====== Task material ======

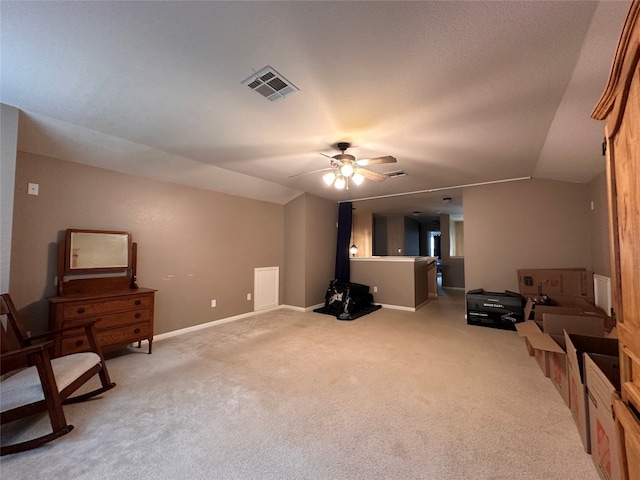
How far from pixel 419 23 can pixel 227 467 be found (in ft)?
8.61

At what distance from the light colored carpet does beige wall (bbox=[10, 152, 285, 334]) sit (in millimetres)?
989

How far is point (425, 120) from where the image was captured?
8.00ft

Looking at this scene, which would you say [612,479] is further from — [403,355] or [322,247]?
[322,247]

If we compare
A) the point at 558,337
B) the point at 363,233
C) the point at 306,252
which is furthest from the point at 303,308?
the point at 363,233

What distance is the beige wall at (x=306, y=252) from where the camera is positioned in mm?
5469

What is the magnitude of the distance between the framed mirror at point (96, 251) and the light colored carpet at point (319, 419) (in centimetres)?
109

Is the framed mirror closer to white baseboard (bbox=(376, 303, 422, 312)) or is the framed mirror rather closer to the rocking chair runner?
the rocking chair runner

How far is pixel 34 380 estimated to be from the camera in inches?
72.5

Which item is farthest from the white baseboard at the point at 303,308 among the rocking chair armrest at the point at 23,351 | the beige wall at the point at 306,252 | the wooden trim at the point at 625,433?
the wooden trim at the point at 625,433

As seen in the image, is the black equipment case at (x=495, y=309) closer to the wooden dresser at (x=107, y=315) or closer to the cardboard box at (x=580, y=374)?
the cardboard box at (x=580, y=374)

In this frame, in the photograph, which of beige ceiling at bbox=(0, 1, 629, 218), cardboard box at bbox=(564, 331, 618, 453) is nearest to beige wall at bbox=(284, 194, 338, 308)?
beige ceiling at bbox=(0, 1, 629, 218)

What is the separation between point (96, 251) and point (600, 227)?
624 cm

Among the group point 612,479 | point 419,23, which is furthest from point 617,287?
point 419,23

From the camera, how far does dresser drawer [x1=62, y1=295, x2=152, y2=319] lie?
2615 mm
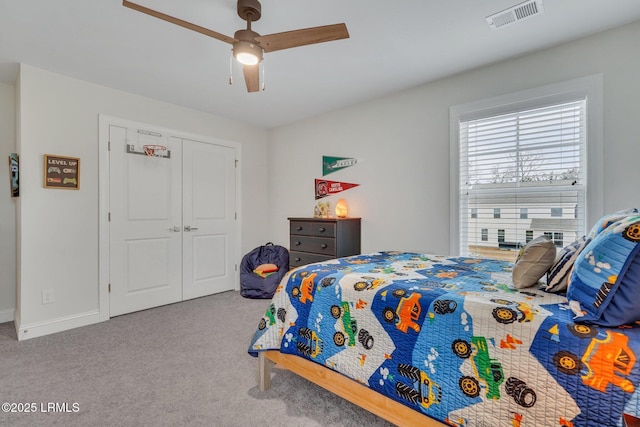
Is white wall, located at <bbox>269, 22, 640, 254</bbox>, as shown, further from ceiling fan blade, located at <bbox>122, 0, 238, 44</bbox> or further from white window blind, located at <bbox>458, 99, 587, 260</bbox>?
ceiling fan blade, located at <bbox>122, 0, 238, 44</bbox>

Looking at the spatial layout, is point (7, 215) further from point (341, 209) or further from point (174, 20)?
point (341, 209)

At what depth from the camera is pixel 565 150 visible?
2.37m

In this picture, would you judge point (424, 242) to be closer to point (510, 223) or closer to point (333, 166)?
point (510, 223)

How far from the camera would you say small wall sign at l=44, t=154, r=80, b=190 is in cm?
277

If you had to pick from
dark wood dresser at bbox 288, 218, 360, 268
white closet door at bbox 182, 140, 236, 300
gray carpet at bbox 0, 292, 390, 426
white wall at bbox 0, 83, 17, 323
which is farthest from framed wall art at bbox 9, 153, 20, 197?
dark wood dresser at bbox 288, 218, 360, 268

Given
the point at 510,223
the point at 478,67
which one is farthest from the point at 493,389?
the point at 478,67

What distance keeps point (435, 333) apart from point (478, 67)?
253 centimetres

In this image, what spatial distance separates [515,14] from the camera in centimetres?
197

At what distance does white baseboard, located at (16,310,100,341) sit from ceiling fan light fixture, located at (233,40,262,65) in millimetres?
2934

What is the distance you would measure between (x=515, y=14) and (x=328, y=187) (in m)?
2.49

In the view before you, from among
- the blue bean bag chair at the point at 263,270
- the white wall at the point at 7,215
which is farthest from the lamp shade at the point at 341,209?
the white wall at the point at 7,215

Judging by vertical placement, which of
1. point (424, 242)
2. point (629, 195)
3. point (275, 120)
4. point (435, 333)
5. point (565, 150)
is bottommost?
point (435, 333)

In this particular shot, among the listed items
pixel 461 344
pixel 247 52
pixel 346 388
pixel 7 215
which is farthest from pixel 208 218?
pixel 461 344

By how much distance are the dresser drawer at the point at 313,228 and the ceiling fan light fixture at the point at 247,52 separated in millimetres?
1849
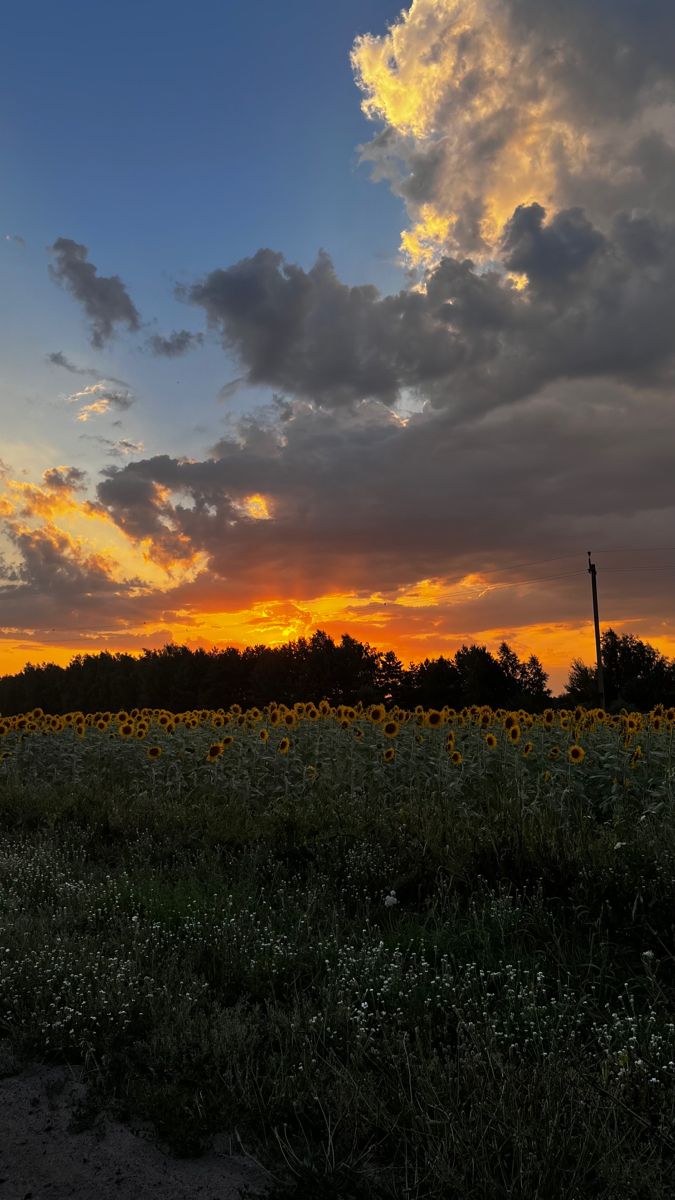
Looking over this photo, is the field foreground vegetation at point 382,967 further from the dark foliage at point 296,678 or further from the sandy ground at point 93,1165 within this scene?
the dark foliage at point 296,678

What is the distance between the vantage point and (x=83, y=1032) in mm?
4422

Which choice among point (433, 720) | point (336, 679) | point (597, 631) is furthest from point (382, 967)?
point (336, 679)

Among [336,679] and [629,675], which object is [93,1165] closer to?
[629,675]

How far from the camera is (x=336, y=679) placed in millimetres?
60625

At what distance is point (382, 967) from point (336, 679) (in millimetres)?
55748

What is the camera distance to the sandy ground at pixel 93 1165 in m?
3.39

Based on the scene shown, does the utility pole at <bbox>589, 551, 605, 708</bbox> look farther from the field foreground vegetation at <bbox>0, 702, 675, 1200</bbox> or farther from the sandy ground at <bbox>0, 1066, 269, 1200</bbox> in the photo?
the sandy ground at <bbox>0, 1066, 269, 1200</bbox>

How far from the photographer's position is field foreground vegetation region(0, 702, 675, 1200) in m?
3.52

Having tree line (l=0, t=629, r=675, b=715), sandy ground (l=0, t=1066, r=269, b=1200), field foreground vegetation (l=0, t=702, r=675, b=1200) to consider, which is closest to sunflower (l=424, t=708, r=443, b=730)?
field foreground vegetation (l=0, t=702, r=675, b=1200)

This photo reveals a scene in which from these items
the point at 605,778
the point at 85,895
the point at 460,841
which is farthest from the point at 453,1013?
the point at 605,778

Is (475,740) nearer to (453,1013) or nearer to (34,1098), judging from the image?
(453,1013)

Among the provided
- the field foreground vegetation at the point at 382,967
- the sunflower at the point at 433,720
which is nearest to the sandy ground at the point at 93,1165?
the field foreground vegetation at the point at 382,967

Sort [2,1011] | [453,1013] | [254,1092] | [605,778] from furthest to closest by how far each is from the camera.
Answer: [605,778] → [2,1011] → [453,1013] → [254,1092]

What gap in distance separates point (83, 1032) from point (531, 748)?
7362mm
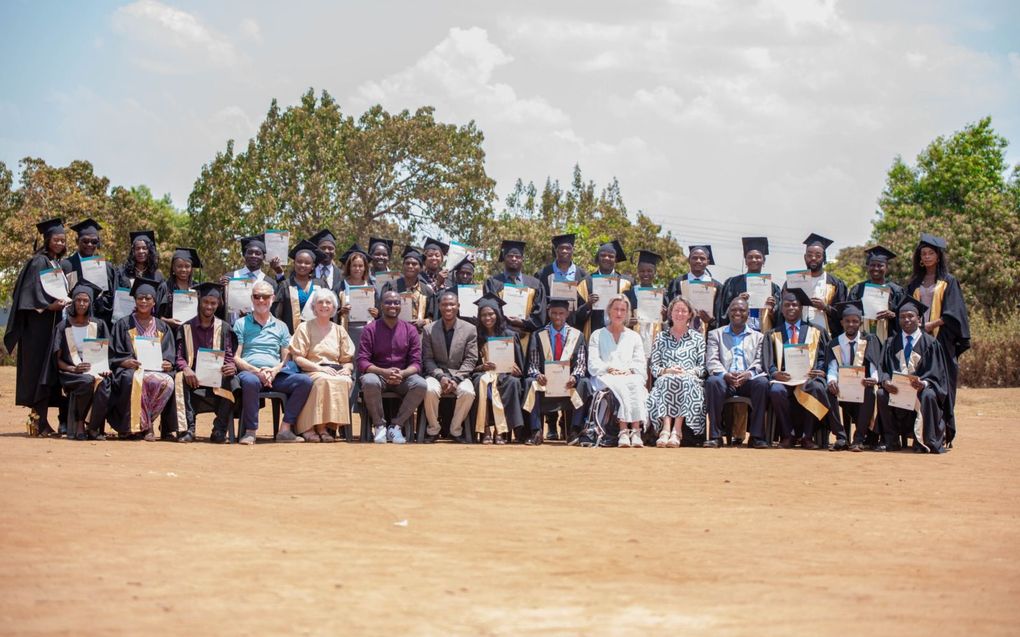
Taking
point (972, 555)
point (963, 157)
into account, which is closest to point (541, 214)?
point (963, 157)

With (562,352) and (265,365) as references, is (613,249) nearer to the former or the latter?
(562,352)

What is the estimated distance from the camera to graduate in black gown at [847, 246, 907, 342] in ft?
43.7

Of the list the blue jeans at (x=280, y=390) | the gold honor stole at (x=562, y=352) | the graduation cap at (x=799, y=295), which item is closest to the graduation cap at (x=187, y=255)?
the blue jeans at (x=280, y=390)

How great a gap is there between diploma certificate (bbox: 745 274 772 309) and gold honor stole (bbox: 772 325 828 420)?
549mm

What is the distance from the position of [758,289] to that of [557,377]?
2.73 m

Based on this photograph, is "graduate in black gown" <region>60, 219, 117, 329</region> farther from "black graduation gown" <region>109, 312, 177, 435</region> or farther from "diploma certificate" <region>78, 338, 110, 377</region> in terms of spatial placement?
"diploma certificate" <region>78, 338, 110, 377</region>

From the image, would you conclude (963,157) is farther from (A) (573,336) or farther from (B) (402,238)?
(A) (573,336)

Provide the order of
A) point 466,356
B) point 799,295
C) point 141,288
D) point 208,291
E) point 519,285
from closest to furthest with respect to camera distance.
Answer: point 141,288 → point 208,291 → point 466,356 → point 799,295 → point 519,285

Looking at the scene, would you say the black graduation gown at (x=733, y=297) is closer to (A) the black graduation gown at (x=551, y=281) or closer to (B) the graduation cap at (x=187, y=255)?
(A) the black graduation gown at (x=551, y=281)

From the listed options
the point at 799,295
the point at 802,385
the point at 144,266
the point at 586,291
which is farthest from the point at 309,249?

======

Write out the lines of the material exactly, starting with the line that contains "Provide the order of" and ending after the line that contains "Answer: point 141,288".

Provide the order of
A) point 466,356
B) point 799,295
C) point 141,288
D) point 208,291
E) point 519,285
from closest to furthest with respect to camera distance.
Answer: point 141,288 → point 208,291 → point 466,356 → point 799,295 → point 519,285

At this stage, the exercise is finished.